# La gare



## silvietta80

Bonjour, j'étais à la montagne il y a quelque jour et J' attendais le transport à l'hôtel. J'ai contacté le concierge et j'ai lui dit "Je suis ici, à la gare" mais vraiment j'était devant la téléphérique. Est-il correct de l'appeler "gare" même s'il n'y a pas de trains? Merci beaucoup pour votre aide.


----------



## matoupaschat

Ciao Silvietta,
Pour le téléphérique, on dit souvent la station , mais gare est juste et tout à fait compréhensible, surtout si tu spécifie "... du téléphérique" .
Comme tu parles bien le français, tu peux vérifier en cherchant les différents mots sur le site du CNRTL .

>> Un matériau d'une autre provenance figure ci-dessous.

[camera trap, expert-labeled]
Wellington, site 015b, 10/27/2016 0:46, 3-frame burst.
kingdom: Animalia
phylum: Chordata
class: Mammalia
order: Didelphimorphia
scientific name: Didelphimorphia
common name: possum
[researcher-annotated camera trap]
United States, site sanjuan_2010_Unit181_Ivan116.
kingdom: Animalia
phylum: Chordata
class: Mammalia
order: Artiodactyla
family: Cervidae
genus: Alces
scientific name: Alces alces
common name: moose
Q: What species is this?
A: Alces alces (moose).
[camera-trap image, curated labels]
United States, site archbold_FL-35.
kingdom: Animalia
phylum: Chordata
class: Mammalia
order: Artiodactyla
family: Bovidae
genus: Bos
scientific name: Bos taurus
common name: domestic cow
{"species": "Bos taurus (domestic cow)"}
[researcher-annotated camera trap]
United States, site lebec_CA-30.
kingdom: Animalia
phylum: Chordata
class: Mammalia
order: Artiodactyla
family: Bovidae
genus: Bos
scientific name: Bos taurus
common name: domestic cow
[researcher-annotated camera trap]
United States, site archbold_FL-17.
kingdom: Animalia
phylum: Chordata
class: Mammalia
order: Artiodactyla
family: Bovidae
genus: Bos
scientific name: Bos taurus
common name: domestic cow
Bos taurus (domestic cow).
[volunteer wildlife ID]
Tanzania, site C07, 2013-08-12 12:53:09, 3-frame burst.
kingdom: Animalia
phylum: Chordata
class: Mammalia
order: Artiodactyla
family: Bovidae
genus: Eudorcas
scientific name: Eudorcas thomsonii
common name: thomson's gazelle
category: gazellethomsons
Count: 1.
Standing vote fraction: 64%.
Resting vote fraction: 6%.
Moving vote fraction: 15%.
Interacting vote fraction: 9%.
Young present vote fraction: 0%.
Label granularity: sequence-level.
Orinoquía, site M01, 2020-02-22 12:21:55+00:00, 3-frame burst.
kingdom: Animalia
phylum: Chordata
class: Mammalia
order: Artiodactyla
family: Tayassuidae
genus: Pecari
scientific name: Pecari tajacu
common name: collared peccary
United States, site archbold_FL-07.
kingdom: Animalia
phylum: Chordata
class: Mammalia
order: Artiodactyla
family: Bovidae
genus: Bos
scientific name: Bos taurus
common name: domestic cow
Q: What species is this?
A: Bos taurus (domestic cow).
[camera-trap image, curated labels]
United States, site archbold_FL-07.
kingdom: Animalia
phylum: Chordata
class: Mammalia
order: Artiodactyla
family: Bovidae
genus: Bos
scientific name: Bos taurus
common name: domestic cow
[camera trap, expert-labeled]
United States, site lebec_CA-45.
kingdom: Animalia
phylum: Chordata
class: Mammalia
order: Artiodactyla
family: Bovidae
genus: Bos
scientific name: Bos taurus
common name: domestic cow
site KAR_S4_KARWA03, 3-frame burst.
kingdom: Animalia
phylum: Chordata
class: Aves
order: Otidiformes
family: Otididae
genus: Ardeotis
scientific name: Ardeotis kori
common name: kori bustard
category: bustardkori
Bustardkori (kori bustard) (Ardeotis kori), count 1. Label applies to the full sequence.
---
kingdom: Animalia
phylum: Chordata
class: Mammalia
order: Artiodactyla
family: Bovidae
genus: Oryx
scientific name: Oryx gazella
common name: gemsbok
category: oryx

PS : Si tu pouvais choisir la taille de caractère n° 2 dans "modalità avanzata", ce serait plus facile à lire ...


----------



## silvietta80

Ok merci pour vos conseils, aussi pour le caractère - je ne me suis pas apercue il était vraiment trop petit!


----------



## matoupaschat

Prego ! Avevo dimenticato di darti (sul forum, ci si dà del tu) il benvenuto @ WRF .
Alla prossima volta !


----------



## marieminou

Silvietta, si vous n'avez pas précisé "gare du téléphérique" et avez seulement dit "je suis devant la gare", la première chose qui vient à l'esprit c'est effectivement la gare ferroviaire. 
Mais en tout cas le mot gare s'emploie avec téléphérique.
On parle aussi de gare routière pour se référer aux autobus / autocars


----------